The politics of verification: Limiting the testing of nuclear weapons

Gregory E. Van Der Vink, Christopher E. Paine, "The politics of verification: Limiting the testing of nuclear weapons," Science & Global Security, 3, no. 3-4, (1993): 261-288.
From 1982 to 1990, the United States and the Soviet Union renegotiated verification arrangements for two unratified arms control agreements that had nevertheless been observed since 1977: the Threshold Test Ban Treaty and the Peaceful Nuclear Explosions Treaty. The negotiations yielded new verification procedures, changed attitudes regarding Soviet compliance, and established useful precedents for further restrictions on nuclear testing. The negotiations also demonstrated how technical arguments can be misused to promote a particular political agenda--in this case, the continued testing of nuclear weapons. By misrepresenting the uncertainties in US monitoring procedures, and then falsely characterizing these uncertainties as a fatal flaw of seismic verification techniques, opponents of a nuclear test ban clouded the sensitive issue of verification enough to delay progress towards a complete ban on nuclear weapons testing.
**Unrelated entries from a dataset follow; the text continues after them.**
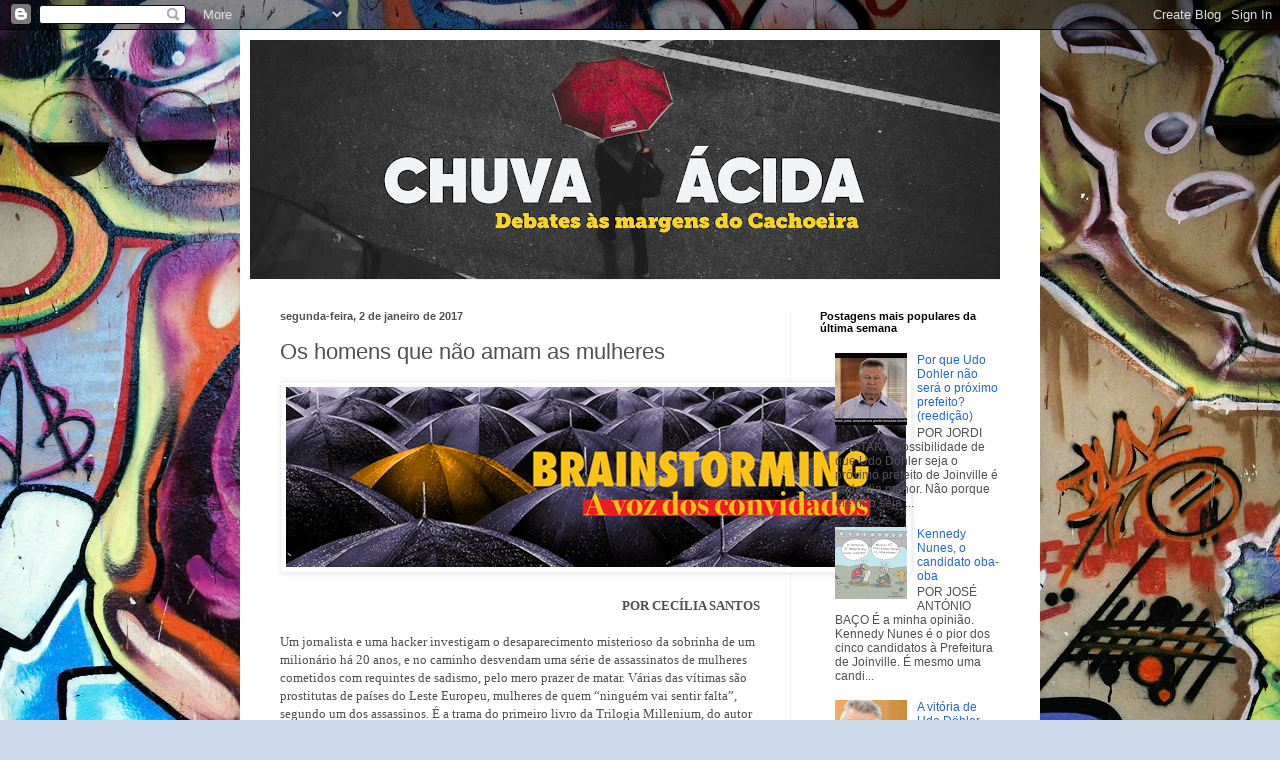

--- FILE ---
content_type: text/html; charset=UTF-8
request_url: http://www.chuvaacida.info/b/stats?style=BLACK_TRANSPARENT&timeRange=ALL_TIME&token=APq4FmCyP_K6lQ7sDhzf6AU4DatOuwfjp1rPSkpTJTQccxNADlkK2Ws52p_pYQnMNINHjUd18q3OtqLhJVitmwe5uJEN4sURjw
body_size: 254
content:
{"total":2909499,"sparklineOptions":{"backgroundColor":{"fillOpacity":0.1,"fill":"#000000"},"series":[{"areaOpacity":0.3,"color":"#202020"}]},"sparklineData":[[0,17],[1,11],[2,58],[3,25],[4,3],[5,1],[6,1],[7,1],[8,2],[9,2],[10,1],[11,1],[12,2],[13,2],[14,3],[15,2],[16,12],[17,24],[18,23],[19,25],[20,55],[21,100],[22,42],[23,40],[24,18],[25,30],[26,16],[27,17],[28,10],[29,4]],"nextTickMs":600000}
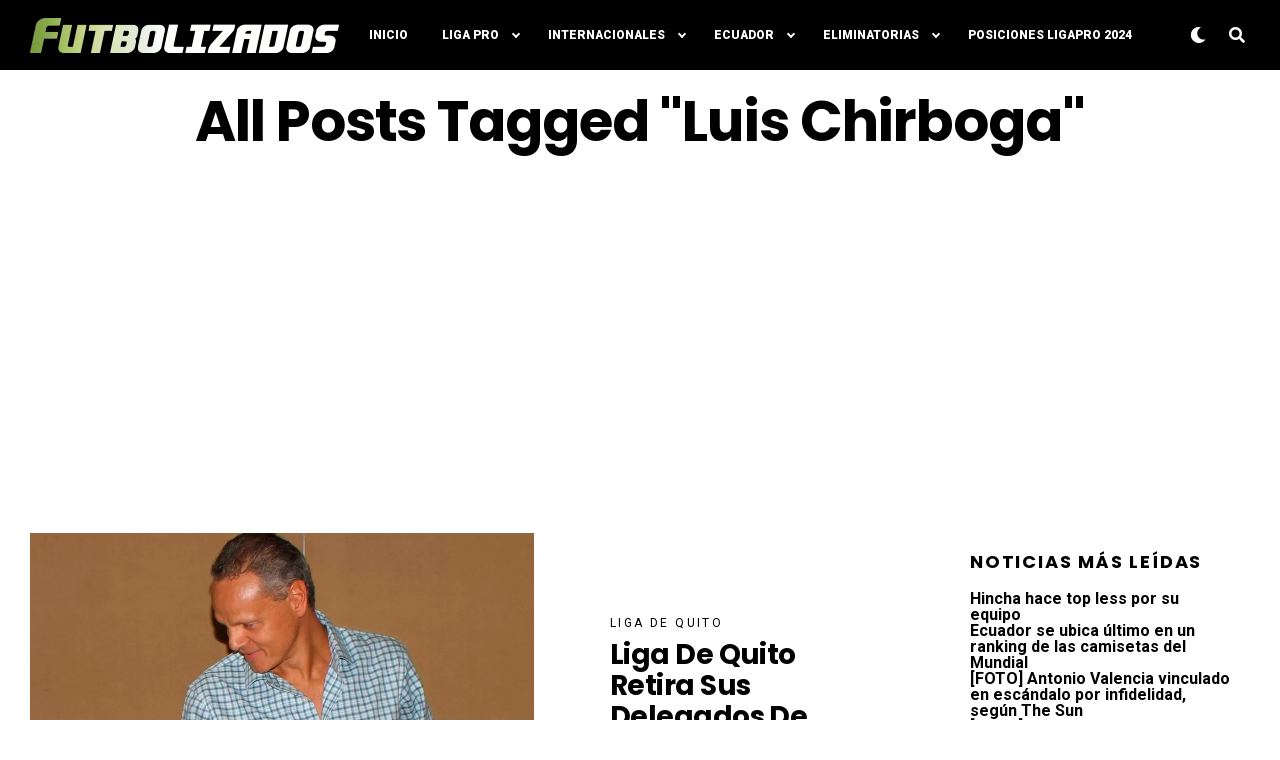

--- FILE ---
content_type: text/html; charset=utf-8
request_url: https://www.google.com/recaptcha/api2/aframe
body_size: 269
content:
<!DOCTYPE HTML><html><head><meta http-equiv="content-type" content="text/html; charset=UTF-8"></head><body><script nonce="rKGfp7GXkq8UbjN9-ATLnA">/** Anti-fraud and anti-abuse applications only. See google.com/recaptcha */ try{var clients={'sodar':'https://pagead2.googlesyndication.com/pagead/sodar?'};window.addEventListener("message",function(a){try{if(a.source===window.parent){var b=JSON.parse(a.data);var c=clients[b['id']];if(c){var d=document.createElement('img');d.src=c+b['params']+'&rc='+(localStorage.getItem("rc::a")?sessionStorage.getItem("rc::b"):"");window.document.body.appendChild(d);sessionStorage.setItem("rc::e",parseInt(sessionStorage.getItem("rc::e")||0)+1);localStorage.setItem("rc::h",'1768630056883');}}}catch(b){}});window.parent.postMessage("_grecaptcha_ready", "*");}catch(b){}</script></body></html>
The primary obstacle to further restrictions on nuclear testing was not the feasibility of adequate verification, but rather the unwillingness of several US administrations to address the real question of whether the United States and other nuclear weapon states should, in the interest of global nuclear nonproliferation, end the development of new nuclear weapons designs that require confirmation by underground nuclear tests.